**Lista de tarefas:**
a – Segundo o texto sobre João Donato, qual gravadora assinou contrato com o compositor para lançar E Lalá Lay-Ê?
b – De acordo com o texto sobre João Donato, por que ele é apontado como o talento mais hiperativo da MPB em 2001?
c – Reescreva em forma de lista o parágrafo do texto sobre João Donato que começa com "Clique para ouvir e concorrer!", mantendo os fatos principais.

João Donato: toda a força à frente

Veterano compositor lança E Lalá Lay-Ê, seu quarto disco em 2001, e segue ativo como nunca

Marco Antonio Barbosa
06/08/2001
Clique para ouvir e concorrer! Não tem para ninguém: João Donato é certamente o mais hiperativo talento da MPB neste ano de 2001. O compositor de clássicos como A Rã e Simples Carinho coroa uma fase de intensa produtividade (já lançou três álbuns nos últimos meses: Brazilian Time, The Frog e Remando na Raia) ofertando ao público E Lalá Lay-Ê. O álbum é peculiar na obra de Donato por diversos aspectos: traz o compositor finalmente de contrato assinado com uma gravadora brasileira (no caso, a gravadora carioca Deckdisc) ; investe em canções inéditas, assinadas por João e seu irmão, o letrista e poeta Lysias Enio; traz o compositor arriscando-se nos vocais, "aventura" pouco tentada em sua carreira; e, mais peculiar ainda, traz a produção de Rafael Ramos, ex-roqueiro (já foi baterista dos grupos Baba Cósmica e Jason) convertido a produtor, com Los Hermanos e Inocentes no seu currículo de estúdio. Donato lança oficialmente E Lalá Lay-Ê na loja de discos Modern Sound (RJ) hoje (dia 7) e faz uma curta temporada no Teatro Rival (RJ), do dia 8 ao dia 11.

**Conjunto de registros:**
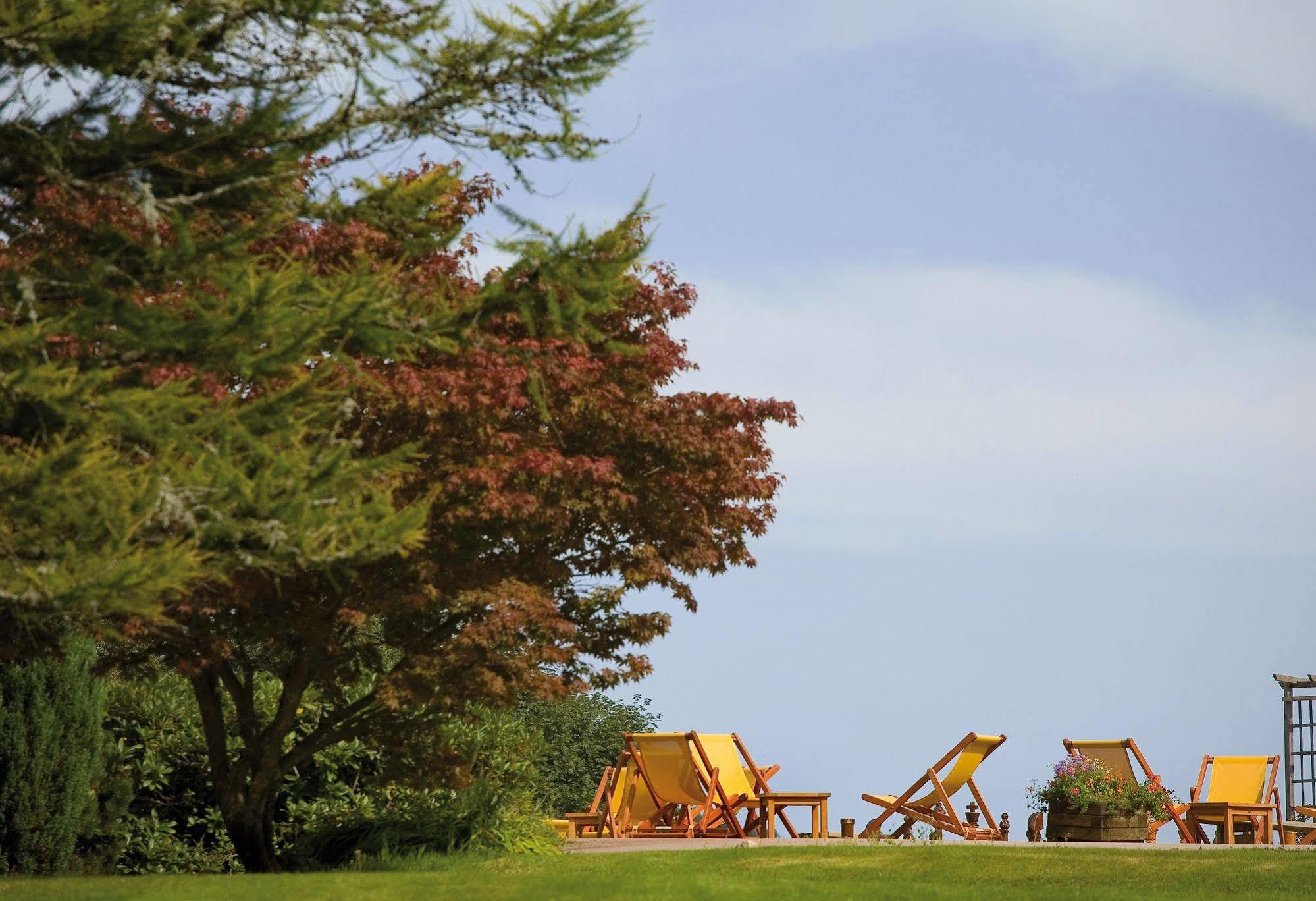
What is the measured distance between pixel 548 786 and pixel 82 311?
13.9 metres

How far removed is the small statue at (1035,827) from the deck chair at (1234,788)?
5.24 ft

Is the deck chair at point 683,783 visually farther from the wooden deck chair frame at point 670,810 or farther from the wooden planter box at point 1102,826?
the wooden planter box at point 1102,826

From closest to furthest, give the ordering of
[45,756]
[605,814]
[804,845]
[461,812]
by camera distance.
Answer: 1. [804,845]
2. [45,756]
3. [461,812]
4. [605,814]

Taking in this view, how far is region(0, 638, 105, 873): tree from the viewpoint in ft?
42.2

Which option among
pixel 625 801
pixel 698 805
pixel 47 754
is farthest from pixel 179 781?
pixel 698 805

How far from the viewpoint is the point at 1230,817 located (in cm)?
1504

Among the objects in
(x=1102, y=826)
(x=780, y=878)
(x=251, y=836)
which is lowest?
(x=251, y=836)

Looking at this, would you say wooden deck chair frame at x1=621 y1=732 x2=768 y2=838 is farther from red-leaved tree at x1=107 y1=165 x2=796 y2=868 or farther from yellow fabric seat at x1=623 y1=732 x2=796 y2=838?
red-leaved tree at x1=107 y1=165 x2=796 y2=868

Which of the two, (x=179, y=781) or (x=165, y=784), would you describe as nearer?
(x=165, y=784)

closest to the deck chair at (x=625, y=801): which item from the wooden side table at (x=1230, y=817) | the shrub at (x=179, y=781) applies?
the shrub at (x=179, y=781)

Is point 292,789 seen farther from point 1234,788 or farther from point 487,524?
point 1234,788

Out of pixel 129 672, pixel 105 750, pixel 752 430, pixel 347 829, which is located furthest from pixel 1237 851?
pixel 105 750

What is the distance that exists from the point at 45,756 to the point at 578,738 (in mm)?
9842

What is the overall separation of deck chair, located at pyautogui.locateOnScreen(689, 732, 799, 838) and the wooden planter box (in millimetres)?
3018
...
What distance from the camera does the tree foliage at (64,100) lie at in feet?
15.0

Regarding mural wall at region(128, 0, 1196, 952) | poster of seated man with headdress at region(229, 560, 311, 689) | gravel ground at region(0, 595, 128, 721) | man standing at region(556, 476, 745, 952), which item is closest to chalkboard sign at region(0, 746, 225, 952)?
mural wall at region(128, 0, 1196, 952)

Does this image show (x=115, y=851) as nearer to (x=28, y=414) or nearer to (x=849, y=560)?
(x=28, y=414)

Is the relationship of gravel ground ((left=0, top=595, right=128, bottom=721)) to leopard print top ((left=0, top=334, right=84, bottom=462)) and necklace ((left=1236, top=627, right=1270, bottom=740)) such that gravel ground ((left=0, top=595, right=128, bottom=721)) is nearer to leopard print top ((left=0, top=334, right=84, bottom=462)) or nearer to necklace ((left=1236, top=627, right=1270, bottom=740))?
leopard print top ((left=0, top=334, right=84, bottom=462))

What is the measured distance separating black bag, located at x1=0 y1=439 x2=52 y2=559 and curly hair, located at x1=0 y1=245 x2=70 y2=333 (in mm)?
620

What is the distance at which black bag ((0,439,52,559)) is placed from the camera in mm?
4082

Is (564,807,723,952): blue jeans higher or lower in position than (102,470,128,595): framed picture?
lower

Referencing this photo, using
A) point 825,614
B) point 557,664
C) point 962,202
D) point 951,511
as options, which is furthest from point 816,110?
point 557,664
---
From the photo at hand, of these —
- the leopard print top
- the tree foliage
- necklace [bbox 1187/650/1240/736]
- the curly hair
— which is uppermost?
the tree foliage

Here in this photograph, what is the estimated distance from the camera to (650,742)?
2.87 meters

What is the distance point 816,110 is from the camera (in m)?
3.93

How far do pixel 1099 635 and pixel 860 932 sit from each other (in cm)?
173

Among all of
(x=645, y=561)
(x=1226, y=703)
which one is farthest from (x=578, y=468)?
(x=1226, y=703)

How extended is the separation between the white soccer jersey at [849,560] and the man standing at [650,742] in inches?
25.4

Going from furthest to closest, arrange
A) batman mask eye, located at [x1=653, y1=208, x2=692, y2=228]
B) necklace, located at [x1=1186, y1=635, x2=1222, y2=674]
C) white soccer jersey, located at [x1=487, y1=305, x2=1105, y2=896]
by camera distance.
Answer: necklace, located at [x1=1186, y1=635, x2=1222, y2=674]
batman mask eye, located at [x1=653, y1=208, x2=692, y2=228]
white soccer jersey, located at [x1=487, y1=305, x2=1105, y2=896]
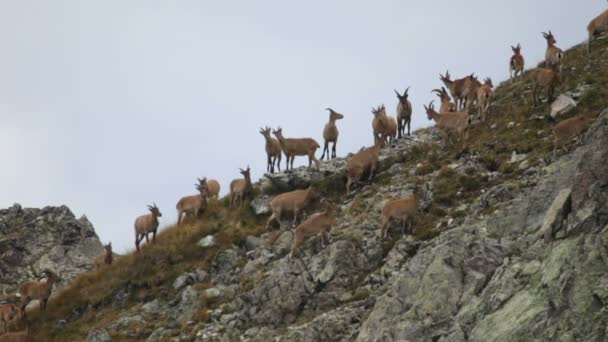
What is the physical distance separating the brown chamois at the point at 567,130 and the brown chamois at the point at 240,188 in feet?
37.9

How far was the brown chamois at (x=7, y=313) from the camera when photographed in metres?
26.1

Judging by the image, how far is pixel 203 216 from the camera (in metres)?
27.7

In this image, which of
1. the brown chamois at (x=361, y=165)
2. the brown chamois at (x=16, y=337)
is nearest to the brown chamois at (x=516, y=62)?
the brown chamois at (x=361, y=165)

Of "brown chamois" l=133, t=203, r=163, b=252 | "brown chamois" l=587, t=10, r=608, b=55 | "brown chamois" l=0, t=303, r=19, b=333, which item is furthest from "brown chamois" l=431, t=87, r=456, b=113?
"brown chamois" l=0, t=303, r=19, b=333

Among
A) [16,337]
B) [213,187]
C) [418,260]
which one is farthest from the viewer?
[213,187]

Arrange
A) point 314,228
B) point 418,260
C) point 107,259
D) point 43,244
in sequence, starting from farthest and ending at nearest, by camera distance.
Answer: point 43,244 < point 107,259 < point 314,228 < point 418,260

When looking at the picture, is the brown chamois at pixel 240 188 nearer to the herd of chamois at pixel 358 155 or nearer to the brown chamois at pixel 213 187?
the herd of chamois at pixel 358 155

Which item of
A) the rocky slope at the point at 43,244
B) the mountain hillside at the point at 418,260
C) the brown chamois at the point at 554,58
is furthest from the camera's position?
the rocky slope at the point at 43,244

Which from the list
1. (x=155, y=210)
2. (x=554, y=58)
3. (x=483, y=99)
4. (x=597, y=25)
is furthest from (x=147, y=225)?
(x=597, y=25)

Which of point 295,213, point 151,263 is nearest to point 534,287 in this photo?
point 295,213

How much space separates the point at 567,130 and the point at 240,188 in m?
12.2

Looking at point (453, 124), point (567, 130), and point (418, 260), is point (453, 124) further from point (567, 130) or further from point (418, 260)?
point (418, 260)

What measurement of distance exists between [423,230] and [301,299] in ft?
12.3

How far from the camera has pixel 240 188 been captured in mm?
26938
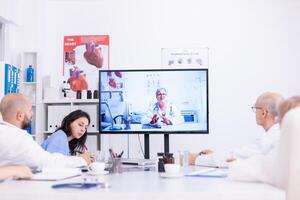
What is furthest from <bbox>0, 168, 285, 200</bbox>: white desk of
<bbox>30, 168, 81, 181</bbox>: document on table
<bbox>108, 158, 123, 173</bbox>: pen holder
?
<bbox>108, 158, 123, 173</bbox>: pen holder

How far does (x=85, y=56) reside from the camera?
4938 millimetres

**Lista de respostas:**
a – A gravadora carioca Deckdisc.

b – Porque vive uma fase de intensa produtividade. Já lançou três álbuns nos últimos meses, Brazilian Time, The Frog e Remando na Raia, e agora oferece ao público E Lalá Lay-Ê, seu quarto disco no ano.

c –
- João Donato, compositor de A Rã e Simples Carinho, é o talento mais hiperativo da MPB em 2001.
- Nos últimos meses, lançou três álbuns: Brazilian Time, The Frog e Remando na Raia.
- Agora lança E Lalá Lay-Ê, disco peculiar em sua obra por vários motivos:
  - é o primeiro com contrato assinado com uma gravadora brasileira, a carioca Deckdisc;
  - reúne canções inéditas de João e de seu irmão, o letrista e poeta Lysias Enio;
  - traz o compositor cantando, algo pouco tentado em sua carreira;
  - tem produção de Rafael Ramos, ex-baterista do Baba Cósmica e do Jason, que já produziu Los Hermanos e Inocentes.
- O lançamento oficial é hoje (dia 7), na loja Modern Sound (RJ).
- Depois, Donato faz uma curta temporada no Teatro Rival (RJ), de 8 a 11.